- Request: Copy the listing below word for word, preserving every line, number, and mark of punctuation without alteration.

- Records for this exercise:
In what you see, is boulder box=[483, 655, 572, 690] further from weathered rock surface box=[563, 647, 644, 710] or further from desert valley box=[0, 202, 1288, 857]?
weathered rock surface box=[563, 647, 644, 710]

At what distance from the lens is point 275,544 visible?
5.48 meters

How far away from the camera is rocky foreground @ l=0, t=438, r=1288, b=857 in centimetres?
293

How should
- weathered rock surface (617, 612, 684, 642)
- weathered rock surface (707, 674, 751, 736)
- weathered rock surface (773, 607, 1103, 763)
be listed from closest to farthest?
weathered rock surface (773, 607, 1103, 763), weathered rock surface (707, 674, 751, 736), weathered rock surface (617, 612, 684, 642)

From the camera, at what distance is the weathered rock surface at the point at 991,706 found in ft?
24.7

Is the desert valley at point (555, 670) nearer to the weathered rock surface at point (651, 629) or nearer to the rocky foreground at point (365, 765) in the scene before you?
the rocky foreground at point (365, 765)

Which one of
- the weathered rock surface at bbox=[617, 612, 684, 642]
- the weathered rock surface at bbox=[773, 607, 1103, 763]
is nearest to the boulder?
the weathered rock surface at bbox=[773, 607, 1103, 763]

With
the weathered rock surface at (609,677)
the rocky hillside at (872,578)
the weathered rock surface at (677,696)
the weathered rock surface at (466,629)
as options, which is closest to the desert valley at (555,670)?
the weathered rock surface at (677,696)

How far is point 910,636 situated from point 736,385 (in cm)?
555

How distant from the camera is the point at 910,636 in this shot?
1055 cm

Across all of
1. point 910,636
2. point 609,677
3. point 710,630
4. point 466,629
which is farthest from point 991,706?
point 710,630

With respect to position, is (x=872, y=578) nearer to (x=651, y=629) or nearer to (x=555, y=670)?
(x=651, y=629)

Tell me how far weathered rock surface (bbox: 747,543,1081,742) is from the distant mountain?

- Result of the task:
In what you see, is boulder box=[483, 655, 572, 690] further from weathered rock surface box=[563, 647, 644, 710] or further from desert valley box=[0, 202, 1288, 857]?
weathered rock surface box=[563, 647, 644, 710]

At what distance from the lens is point 275,544 visible?
5.48 meters

How far away from the camera is rocky foreground @ l=0, t=438, r=1288, b=857 in centimetres?
293

How should
- weathered rock surface (617, 612, 684, 642)
- weathered rock surface (707, 674, 751, 736)
- weathered rock surface (773, 607, 1103, 763)
be listed from closest to farthest?
weathered rock surface (773, 607, 1103, 763), weathered rock surface (707, 674, 751, 736), weathered rock surface (617, 612, 684, 642)

From the camera, at what distance is the weathered rock surface at the point at 991,706 found in ft?
24.7

Is the desert valley at point (555, 670) nearer to the weathered rock surface at point (651, 629) or nearer to the rocky foreground at point (365, 765) in the scene before you?
the rocky foreground at point (365, 765)

Which one of
- the weathered rock surface at bbox=[617, 612, 684, 642]
- the weathered rock surface at bbox=[773, 607, 1103, 763]
is nearest to the boulder?
the weathered rock surface at bbox=[773, 607, 1103, 763]

With
the weathered rock surface at (609,677)
the rocky hillside at (872,578)
the weathered rock surface at (677,696)
the weathered rock surface at (466,629)
as options, which is closest to the desert valley at (555,670)?
the weathered rock surface at (677,696)

How far is point 910,636 situated from point 736,385 (in cm)?
555

How distant from the camera is the point at 910,636 in this shot?
1055 cm

Across all of
1. point 910,636
2. point 609,677
3. point 710,630
4. point 466,629
which is farthest from point 991,706?
point 710,630

With respect to position, is (x=872, y=578) nearer to (x=651, y=629) or nearer to (x=555, y=670)?
(x=651, y=629)

Tell me how far weathered rock surface (bbox: 747,543,1081,742) is from the distant mountain?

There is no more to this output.